Aleksandr Ivanovich Yatsimirsky | |
Birth Date: | 1873 |
Death Date: | 1925 |
Occupation: | philologist |
Birthname: | Aleksandr Ivanovich Yatsimirsky Александр Иванович Яцимирский |
Aleksandr Ivanovich Yatsimirsky (Russian: Александр Иванович Яцимирский; 1873 — 1925, Leningrad)[1] was a philologist-slavistic and a specialist in history of Romania and Moldavia. He was from the Russian Empire. He was one of the authors of the Brockhaus and Efron Encyclopedic Dictionary.
Alexander Yatsimirsky was born in 1873. He graduated from Imperial Moscow University. For his study "Gregory Tsamblak" (St. Petersburg, 1904, published by the Russian Academy of Sciences) Yatsimirsky received a doctorate in Slavic philology, and in 1905 he got a positive response to the Lomonosov Prize Committee.[2]
In 1906—1913 Yatsimirsky was Privat-docent of the Slavonic Philology Department of St. Petersburg University. From 1913 to 1918 he was a Professor of the University of Warsaw (which was in 1915 evacuated to Rostov-on-Don), since 1918 he held the post of the Rector of the Don Archaeological Institute, and since 1922 he also was a Professor of Rostov University.

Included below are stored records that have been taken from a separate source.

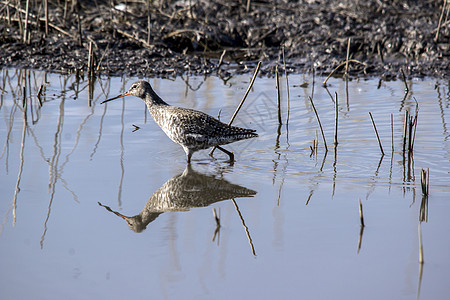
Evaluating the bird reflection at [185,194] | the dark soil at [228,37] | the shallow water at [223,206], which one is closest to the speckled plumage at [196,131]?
the shallow water at [223,206]

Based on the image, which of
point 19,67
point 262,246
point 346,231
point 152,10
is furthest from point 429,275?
point 152,10

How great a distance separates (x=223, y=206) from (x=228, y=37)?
8639 mm

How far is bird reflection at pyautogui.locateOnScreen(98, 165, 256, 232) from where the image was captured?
555cm

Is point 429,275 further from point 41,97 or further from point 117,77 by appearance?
point 117,77

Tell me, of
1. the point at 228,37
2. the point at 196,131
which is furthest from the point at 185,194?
the point at 228,37

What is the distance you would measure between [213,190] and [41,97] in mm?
4985

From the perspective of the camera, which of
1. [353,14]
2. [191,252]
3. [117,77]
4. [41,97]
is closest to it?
[191,252]

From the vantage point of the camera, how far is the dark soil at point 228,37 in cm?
1230

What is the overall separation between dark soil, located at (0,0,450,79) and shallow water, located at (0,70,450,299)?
2629 millimetres

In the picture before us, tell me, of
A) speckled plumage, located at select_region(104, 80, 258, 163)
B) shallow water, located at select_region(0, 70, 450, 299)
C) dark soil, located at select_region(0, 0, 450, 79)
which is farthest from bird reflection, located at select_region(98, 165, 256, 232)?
dark soil, located at select_region(0, 0, 450, 79)

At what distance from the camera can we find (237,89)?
10.9 meters

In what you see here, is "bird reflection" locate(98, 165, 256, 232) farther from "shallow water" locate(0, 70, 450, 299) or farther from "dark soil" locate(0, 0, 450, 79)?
"dark soil" locate(0, 0, 450, 79)

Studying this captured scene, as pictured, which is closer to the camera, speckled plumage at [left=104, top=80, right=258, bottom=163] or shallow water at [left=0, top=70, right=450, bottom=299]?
shallow water at [left=0, top=70, right=450, bottom=299]

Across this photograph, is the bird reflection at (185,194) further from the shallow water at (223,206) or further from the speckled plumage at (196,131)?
the speckled plumage at (196,131)
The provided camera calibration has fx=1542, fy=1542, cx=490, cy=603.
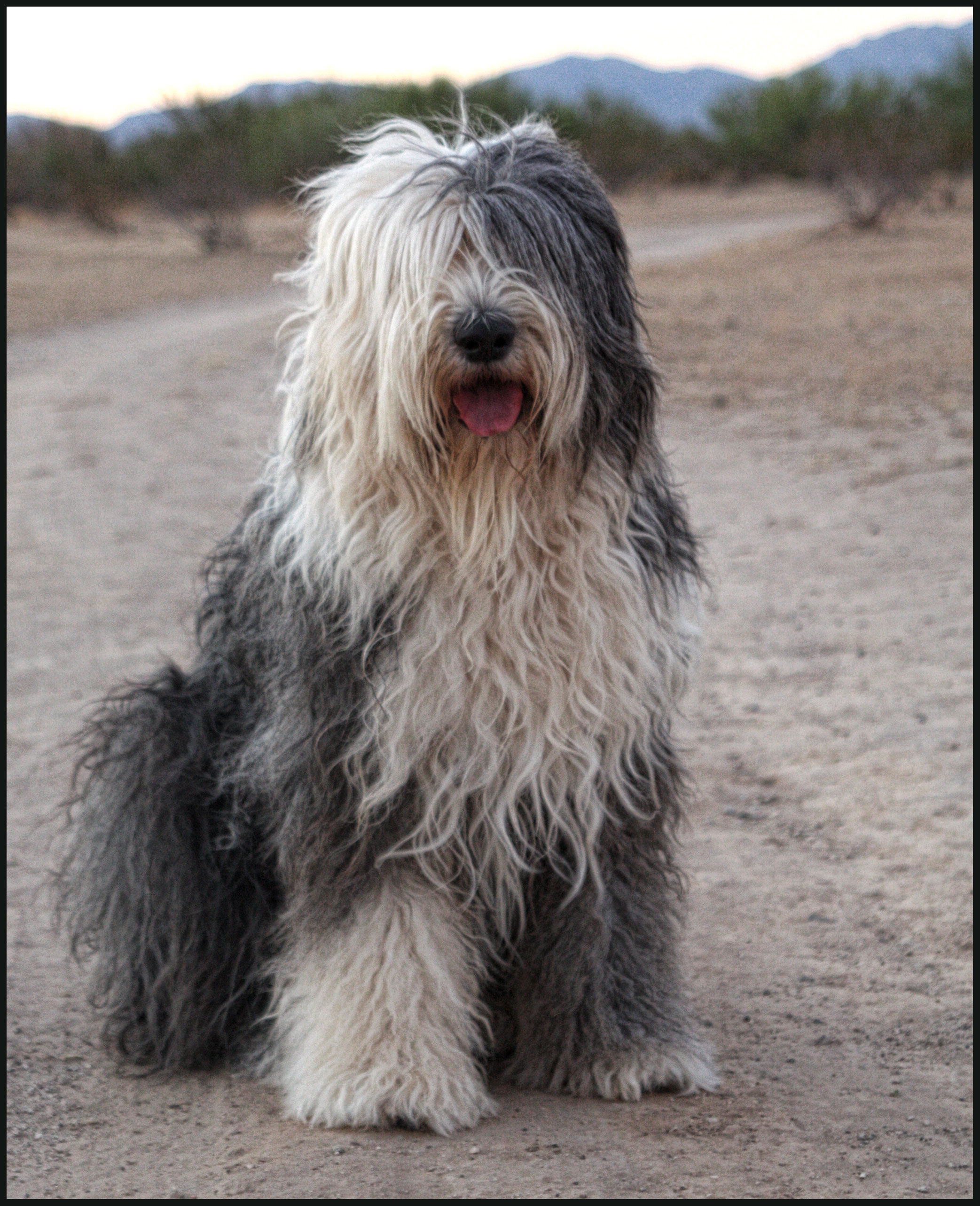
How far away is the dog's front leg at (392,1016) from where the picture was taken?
3.35 meters

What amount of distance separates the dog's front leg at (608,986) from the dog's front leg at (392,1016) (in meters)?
0.19

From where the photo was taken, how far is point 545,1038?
358 centimetres

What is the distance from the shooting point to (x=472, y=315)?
2.91m

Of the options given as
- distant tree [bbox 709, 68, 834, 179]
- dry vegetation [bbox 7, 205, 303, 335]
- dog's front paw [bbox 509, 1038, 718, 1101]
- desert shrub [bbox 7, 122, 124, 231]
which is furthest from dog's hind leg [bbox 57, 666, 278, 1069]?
distant tree [bbox 709, 68, 834, 179]

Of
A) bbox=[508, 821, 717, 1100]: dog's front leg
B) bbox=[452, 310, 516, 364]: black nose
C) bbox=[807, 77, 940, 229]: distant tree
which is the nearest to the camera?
bbox=[452, 310, 516, 364]: black nose

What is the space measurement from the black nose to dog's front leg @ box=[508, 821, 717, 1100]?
113 cm

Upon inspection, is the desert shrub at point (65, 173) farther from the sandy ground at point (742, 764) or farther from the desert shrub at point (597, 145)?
the sandy ground at point (742, 764)

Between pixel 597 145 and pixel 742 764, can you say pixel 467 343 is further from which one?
pixel 597 145

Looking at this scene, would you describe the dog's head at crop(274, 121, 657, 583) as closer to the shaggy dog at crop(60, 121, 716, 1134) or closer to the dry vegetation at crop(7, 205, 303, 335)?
the shaggy dog at crop(60, 121, 716, 1134)

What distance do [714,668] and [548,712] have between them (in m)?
3.80

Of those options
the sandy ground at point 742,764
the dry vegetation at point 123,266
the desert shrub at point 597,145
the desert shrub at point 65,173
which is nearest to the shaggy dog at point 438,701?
the sandy ground at point 742,764

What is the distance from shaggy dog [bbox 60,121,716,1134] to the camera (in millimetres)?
3018

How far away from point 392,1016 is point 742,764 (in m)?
2.84

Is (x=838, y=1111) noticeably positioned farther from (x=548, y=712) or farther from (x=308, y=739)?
(x=308, y=739)
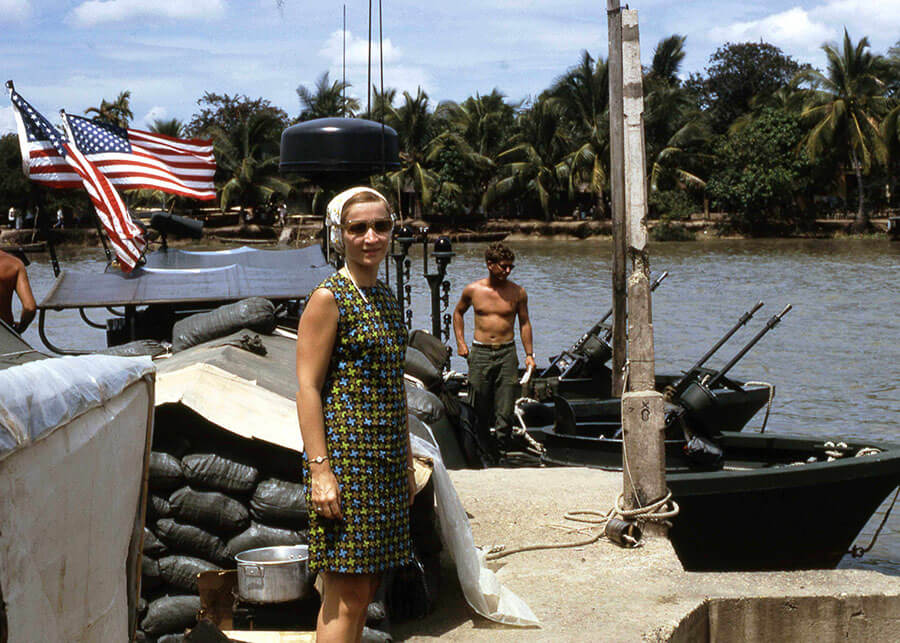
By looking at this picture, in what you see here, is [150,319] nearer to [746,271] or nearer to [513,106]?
[746,271]

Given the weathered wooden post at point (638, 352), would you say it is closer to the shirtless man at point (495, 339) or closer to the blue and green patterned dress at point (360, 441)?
the blue and green patterned dress at point (360, 441)

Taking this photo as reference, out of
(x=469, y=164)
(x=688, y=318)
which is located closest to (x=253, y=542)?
(x=688, y=318)

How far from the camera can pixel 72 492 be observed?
2609 mm

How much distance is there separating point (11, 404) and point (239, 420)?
8.03ft

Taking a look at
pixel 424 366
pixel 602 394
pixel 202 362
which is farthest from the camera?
pixel 602 394

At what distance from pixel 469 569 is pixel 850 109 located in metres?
49.8

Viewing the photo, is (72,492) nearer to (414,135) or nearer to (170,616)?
(170,616)

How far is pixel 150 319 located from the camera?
948cm

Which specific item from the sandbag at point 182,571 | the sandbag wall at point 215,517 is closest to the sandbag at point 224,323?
the sandbag wall at point 215,517

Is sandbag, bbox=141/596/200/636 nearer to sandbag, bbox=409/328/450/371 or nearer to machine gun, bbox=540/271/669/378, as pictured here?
sandbag, bbox=409/328/450/371

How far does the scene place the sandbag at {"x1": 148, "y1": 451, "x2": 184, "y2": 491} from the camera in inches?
184

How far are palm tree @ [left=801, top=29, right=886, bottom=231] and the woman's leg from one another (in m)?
A: 48.6

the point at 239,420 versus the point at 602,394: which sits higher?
the point at 239,420

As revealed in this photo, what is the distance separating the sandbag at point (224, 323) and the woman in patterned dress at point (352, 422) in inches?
138
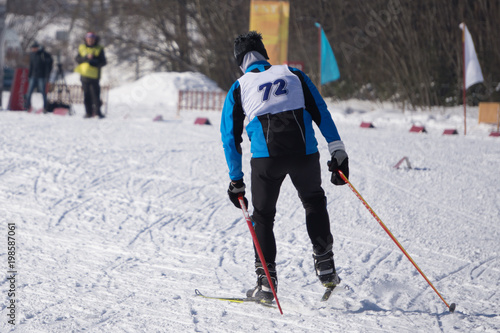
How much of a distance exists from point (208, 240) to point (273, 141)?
179cm

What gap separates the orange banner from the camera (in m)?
13.8

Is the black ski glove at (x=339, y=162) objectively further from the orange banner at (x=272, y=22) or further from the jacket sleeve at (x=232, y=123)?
the orange banner at (x=272, y=22)

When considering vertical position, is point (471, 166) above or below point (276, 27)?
below

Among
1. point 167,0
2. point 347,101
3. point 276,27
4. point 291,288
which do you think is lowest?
point 291,288

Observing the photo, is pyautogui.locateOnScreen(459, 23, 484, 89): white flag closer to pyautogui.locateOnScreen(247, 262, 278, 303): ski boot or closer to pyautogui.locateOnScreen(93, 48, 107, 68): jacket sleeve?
pyautogui.locateOnScreen(93, 48, 107, 68): jacket sleeve

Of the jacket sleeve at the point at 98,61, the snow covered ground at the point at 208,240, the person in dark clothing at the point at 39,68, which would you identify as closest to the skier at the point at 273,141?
the snow covered ground at the point at 208,240

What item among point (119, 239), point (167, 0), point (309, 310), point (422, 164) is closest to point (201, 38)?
point (167, 0)

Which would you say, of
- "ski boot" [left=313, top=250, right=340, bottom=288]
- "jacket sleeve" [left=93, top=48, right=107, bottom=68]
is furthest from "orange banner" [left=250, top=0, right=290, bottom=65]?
"ski boot" [left=313, top=250, right=340, bottom=288]

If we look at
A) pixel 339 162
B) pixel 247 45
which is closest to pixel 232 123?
pixel 247 45

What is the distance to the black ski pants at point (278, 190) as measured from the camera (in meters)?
3.20

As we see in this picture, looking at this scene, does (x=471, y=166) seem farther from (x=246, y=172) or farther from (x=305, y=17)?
(x=305, y=17)

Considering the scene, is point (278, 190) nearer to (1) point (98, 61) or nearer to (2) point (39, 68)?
(1) point (98, 61)

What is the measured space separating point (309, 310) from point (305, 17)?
1748 centimetres

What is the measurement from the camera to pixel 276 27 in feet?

Among his main works are "The inventory of old Slavonic and Russian manuscripts in the collection of Pyotr Shchukin" (Moscow, 1896 and 1897); "From Slavic manuscripts. Texts and notes. I-V"(Moscow, 1898); "Slavonic and Russian Manuscripts in Romanian Libraries" (St. Petersburg, 1905, ed., Academy of Sciences); "From the history of Slavic manuscripts of the 15th-17th centuries in Moldavia and Wallachia"(St. Petersburg, 1906); "From the history of Slavic sermons in Moldavia" (St. Petersburg, 1906); "Small texts and notes about old Slavonic and Russian literature" (St. Petersburg, 1907).
Yatsimirsky also wrote a number of articles in the Brockhaus and Efron Encyclopedic Dictionary, mainly devoted to Polish literature. Some articles of Yatsimirsky were translated to Bulgarian, Serbian, Czech and Polish languages.